Ealing General Hospital in West London is the pilot site for a new program that applies a state-of-the art agile software project management technique callled SCRUM to brain surgery. "Adopting the SCRUM approach allows us to perform 3X the number of brain surgeries as was previously possible, because each surgery is carefully timeboxed", stated Marc Kollinzkoop, Chief Surgeon at Ealing General.

"Her Majesty's Government can't afford all the bloody MRIs and detailed planning documents that precede the usual brain surgery, the backlog of patients is just too long" said Kollinzkoop. "With our new SCRUM practice, the surgeon just makes a couple of quick notes on an index card, and goes right in after it." he said. "With a 21 minute timebox for each surgery, a single surgeon can service 23 patients in an 8 hour workday, and still have time for a quick lunch."
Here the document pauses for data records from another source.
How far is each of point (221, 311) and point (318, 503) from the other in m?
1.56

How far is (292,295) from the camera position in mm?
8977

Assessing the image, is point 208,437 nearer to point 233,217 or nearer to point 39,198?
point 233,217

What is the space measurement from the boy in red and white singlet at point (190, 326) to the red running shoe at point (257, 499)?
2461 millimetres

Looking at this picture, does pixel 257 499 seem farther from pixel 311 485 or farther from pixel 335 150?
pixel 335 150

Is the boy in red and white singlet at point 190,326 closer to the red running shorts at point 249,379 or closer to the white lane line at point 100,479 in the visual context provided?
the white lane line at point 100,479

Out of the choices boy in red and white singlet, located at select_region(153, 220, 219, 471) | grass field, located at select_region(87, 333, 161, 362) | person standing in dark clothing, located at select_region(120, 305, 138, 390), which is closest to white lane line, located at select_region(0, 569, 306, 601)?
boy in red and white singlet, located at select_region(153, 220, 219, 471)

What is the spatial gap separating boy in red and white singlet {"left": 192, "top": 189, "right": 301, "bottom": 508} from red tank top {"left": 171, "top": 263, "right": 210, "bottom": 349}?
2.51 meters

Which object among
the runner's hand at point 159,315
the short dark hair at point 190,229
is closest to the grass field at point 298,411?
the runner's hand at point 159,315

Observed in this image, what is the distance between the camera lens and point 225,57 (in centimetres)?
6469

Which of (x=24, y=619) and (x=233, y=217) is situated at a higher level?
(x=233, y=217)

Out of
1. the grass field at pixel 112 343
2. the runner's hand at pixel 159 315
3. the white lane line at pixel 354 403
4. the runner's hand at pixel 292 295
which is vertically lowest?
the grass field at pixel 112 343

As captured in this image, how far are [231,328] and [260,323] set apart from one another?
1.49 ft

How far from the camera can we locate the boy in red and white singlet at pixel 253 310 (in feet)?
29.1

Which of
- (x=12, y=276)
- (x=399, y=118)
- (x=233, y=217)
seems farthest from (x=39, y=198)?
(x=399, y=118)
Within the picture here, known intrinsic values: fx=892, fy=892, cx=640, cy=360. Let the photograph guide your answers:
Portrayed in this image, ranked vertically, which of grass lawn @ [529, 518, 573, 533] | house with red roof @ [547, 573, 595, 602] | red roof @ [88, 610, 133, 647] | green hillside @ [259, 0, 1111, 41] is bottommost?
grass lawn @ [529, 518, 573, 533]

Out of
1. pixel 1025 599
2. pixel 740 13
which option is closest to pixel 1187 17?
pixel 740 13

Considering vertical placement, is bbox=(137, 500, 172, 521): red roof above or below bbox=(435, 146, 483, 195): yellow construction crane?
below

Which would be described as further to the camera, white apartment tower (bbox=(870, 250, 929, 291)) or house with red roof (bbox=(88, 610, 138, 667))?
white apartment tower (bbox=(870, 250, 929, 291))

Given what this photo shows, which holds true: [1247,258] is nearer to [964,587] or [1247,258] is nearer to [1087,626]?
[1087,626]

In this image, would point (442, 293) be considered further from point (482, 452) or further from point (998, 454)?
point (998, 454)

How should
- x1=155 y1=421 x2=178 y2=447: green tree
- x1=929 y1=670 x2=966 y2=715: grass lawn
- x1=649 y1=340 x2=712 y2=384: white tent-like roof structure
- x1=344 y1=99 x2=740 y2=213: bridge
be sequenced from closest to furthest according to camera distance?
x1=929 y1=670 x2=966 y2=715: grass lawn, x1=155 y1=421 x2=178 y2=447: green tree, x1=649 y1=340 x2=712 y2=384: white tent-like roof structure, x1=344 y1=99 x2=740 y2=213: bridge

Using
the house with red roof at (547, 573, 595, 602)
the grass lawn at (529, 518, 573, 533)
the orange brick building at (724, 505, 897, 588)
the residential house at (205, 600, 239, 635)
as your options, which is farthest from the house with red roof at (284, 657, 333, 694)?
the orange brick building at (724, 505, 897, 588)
Ealing General decided to try SCRUM after Kollinzkoop attended a Project Management Institute seminar about how to manage backlogs, that extolled the virtues of the SCRUM process. SCRUM is widely reputed to increase efficiency by avoiding wasting time on planning, the theory being that since humans aren't very good at planning or at following plans, it's best to not waste any time at planning. Kollinzkoop's flash of insight was to apply this technique to the backlog of pending brain surgery cases.

The jury's still out on the new SCRUM approach to brain surgery, however. Already claims of botched operations are beginning to surface, and last week a demonstration was held in front of Ealing General by patients who had been through the program, chanting "my brain hurts", whilst wearing napkins on their heads.

Mr. Gumby's brain hurts. Click the photo see a live interview

And there are rumblings of discontent from the brain surgeon's union as well, who are getting complaints from their members about the stress level encountered by having to do 23 brain surgeries in a day, without even a break for tea. Occasionally the surgenons are in so much of a hurry that they have forgotten the anesthetic.

A team of brain surgeons having a standup meeting to determine whether an MRI is needed.


The surgeons themselves seem a bit reticent to discuss this, however, out of fear they'll be sacked, and the only interview I was able to secure was with one who insisted on remaining anonymous, using the nom de plume of "Leonard McCoy".

Leonard McCoy (not his real name) is the only surgeon who would talk with us

"I'm a Doctor, not a programmer, dammit", said McCoy. "We can't just refactor people's grey matter like it was so many lines of Java code. And I'm not an assembly line worker, either. My work requires thought and skill and patience and precision. I don't want to make a mistake and spill somebody's brains all over the operating table, or leave a forceps rattling around in somebody's skull. I guess I'm just an old country doctor."